L’USFP rappelle qu’il a soumis plus de soixante amendements «d’une grande qualité», fondés sur une vision sociale claire. Tous ont été rejetés sans explication convaincante. Le gouvernement a choisi la fermeture. Le Groupe socialiste-Opposition ittihadie a fait le choix de la cohérence. Cela représente un refus responsable. Refuser un PLF qui ignore les fractures sociales. Refuser un texte budgétaire qui ne crée pas d’emploi. Refuser une politique qui privilégie les équilibres comptables au détriment de l’équité. Refuser un projet qui s’éloigne du nouveau modèle de développement.

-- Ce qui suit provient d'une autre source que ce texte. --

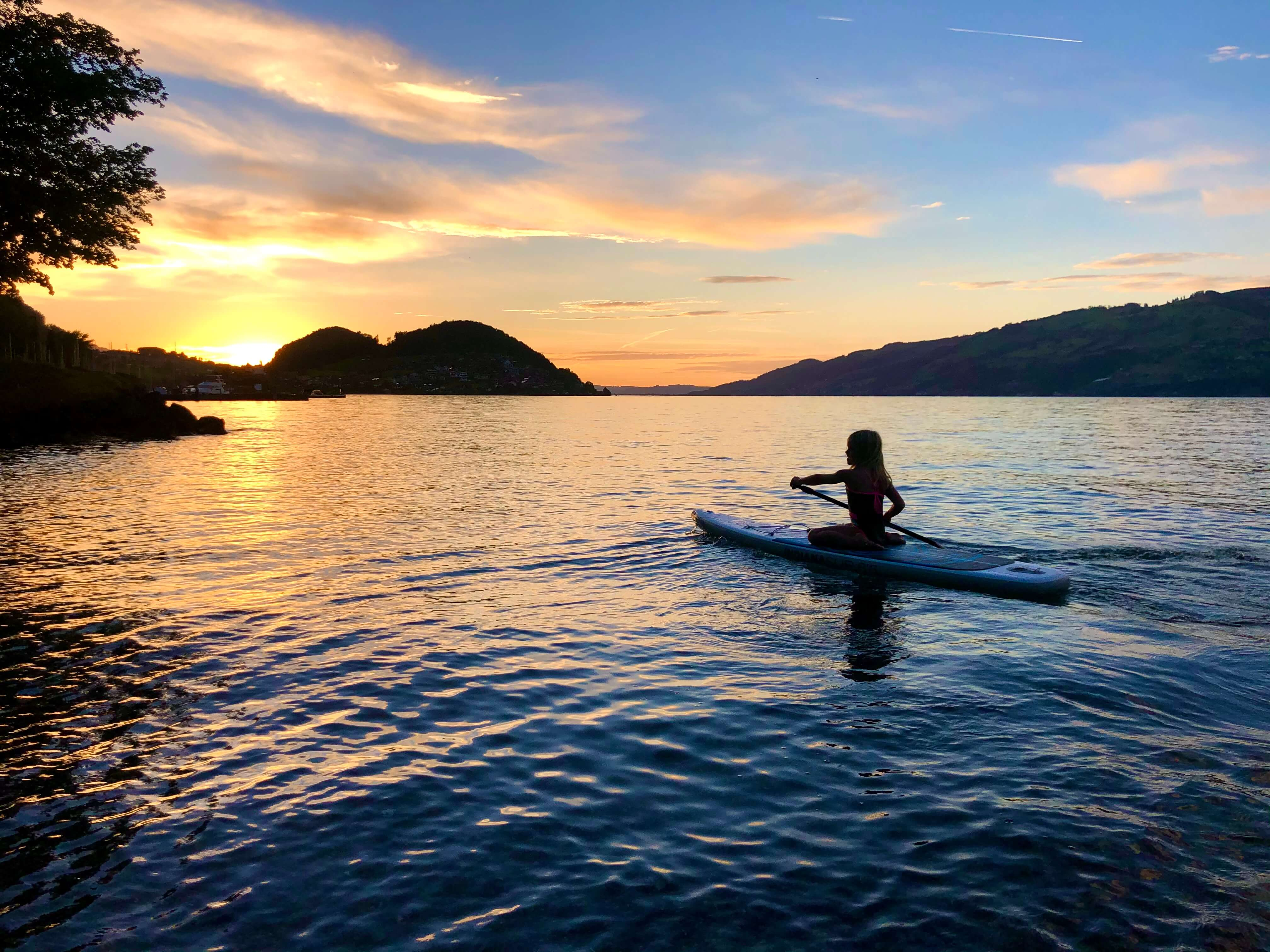 bistro-blue-turtle-sunset-sup-faulensee-sommer.jpg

Refuser un exercice financier qui oublie que l’économie n’a de sens que lorsqu’elle place l’humain au centre.

L’USFP ne demande ni miracles ni effets d’annonce. Il exige un gouvernement qui écoute, qui rectifie, qui anticipe. Un gouvernement qui cesse d’augmenter «la charge de vie des Marocains», qui ne «crée plus de chômage et n’aggrave pas le désespoir des jeunes», qui ne renforce pas encore «les inégalités sociales et territoriales par des politiques techniques sèches». Le pays mérite mieux. Il mérite une politique économique qui respecte l’intelligence collective, qui avance vers le progrès social et qui offre à chaque citoyen sa part de dignité.

Le vote négatif de l’USFP n’est pas un acte impulsif. C’est une décision politique réfléchie et nécessaire. Cela rappelle que l’opposition ittihadie, lorsqu’elle évoque la justice sociale, parle de réformes concrètes plutôt que de slogans. Le Maroc n’a pas besoin d’un budget qui rassure les tableaux Excel. Il nécessite un budget qui rétablit la confiance, qui ouvre des horizons et qui bâtit une économie plus juste. L’USFP poursuivra son combat pour cela, fidèle à son histoire, fidèle à son projet, fidèle à son engagement envers les Marocaines et les Marocains.